National test scores released last month also showed that even as math and English proficiency scores dipped among SFUSD students, SF’s public schools outpaced state averages. California also reported a smaller drop in math and reading scores than other states. 

These findings might surprise those who expected pandemic learning to have disastrous impacts on graduation rates and testing, as it did on absenteeism and attendance rates in SFUSD. 

Attendance Struggles 

Chronic absenteeism in SFUSD more than doubled from pre-pandemic levels to 29%, according to the new state data. Students are considered chronically absent when they miss 10% of the school year. 
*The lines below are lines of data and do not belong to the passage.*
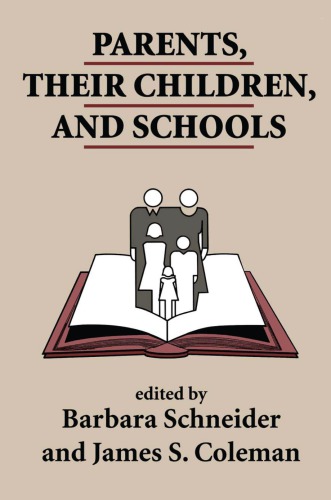 Parents, Their Children, and Schools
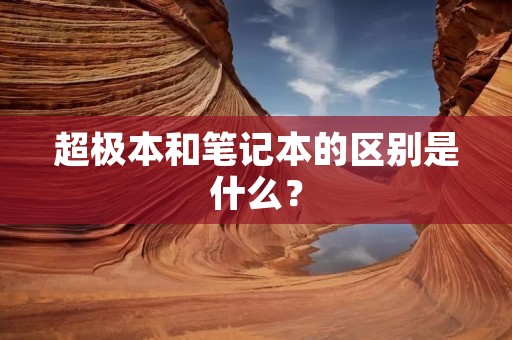 超极本和笔记本的区别是什么?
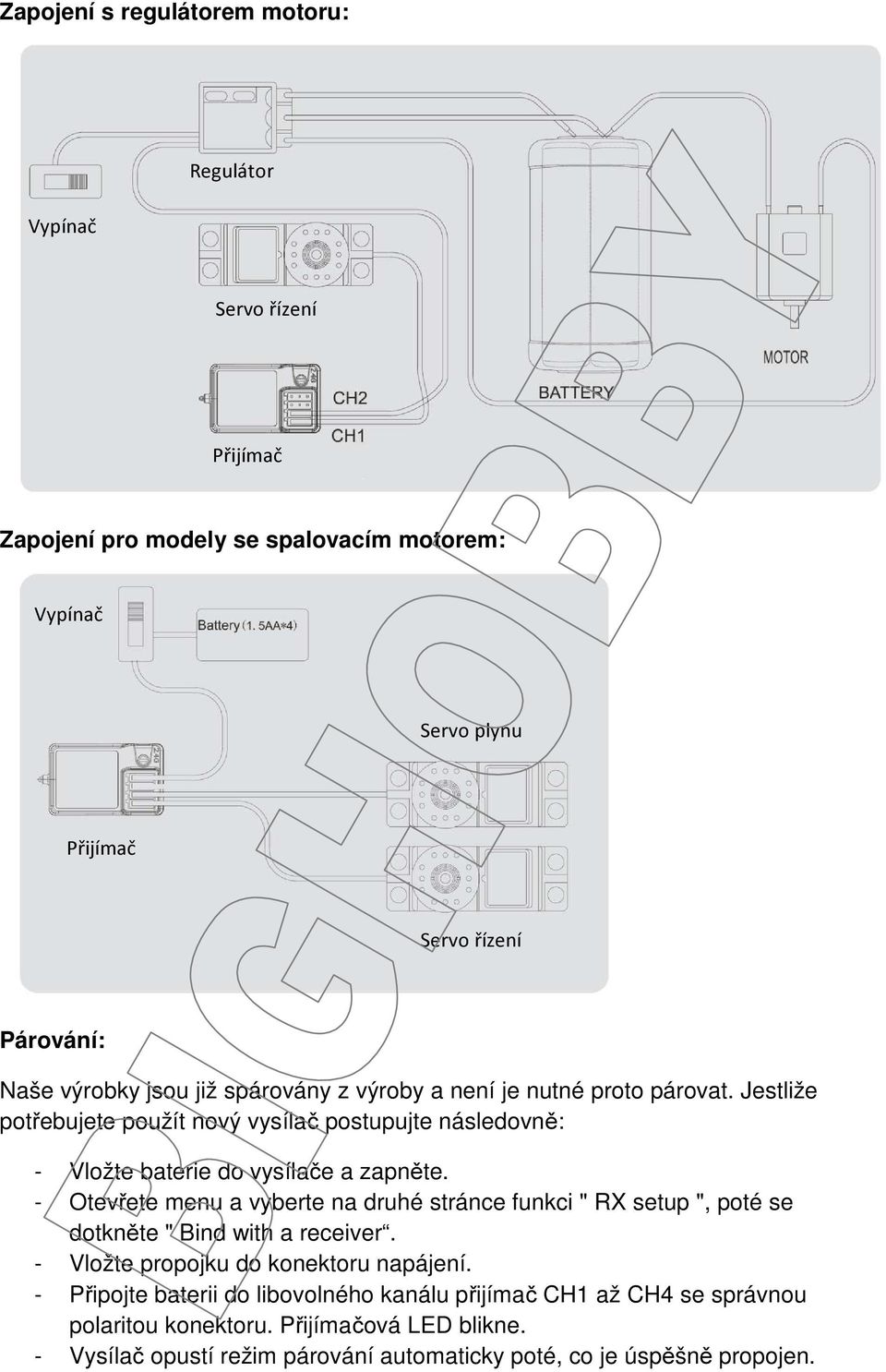 Jestliže potřebujete použít nový vysílač postupujte následovně: - Vložte baterie do vysílače a zapněte.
SF’s absenteeism mirrored trends nationally and statewide, with California jumping from 14% in 2020-21 to 30% in the 2021-22 school years.

Attendance plummeted during Covid surges in September 2021 and January 2022, SFUSD spokesperson Laura Dudnick said—a trend continuing this year. The current outbreak has contributed to roughly 38% of the SFUSD students missing at least one day of school during the first two weeks of December—up from 29% last year, The San Francisco Chronicle reported.

Student Demographics and Wellbeing

Test scores and attendance rates paint a clear picture of student academic performance, yet the state’s updated dashboard provides important insight into campus climate and emotional learning environments at SF public schools. 

Though math and English test scores dropped slightly during remote learning, the emotional and mental well-being of many students improved. 

When campuses were closed for the pandemic in 2020-21, more students reported a sense of safety and belonging, and academic support spiked, as well. Those numbers dipped back to pre-pandemic levels in 2022. 

Students attend class on the first day of school at John O’Connell High School in San Francisco on Aug. 17, 2022. | Juliana Yamada/The Standard

Meanwhile, it seems that most SFUSD students have interpersonal challenges. Just 45% percent of high schoolers and a third of their middle school counterparts agreed with the statement “students from this school treat other students with respect.”

Their sense of belonging remained somewhat stable through the pandemic, with most students across grade levels reporting a positive school experience.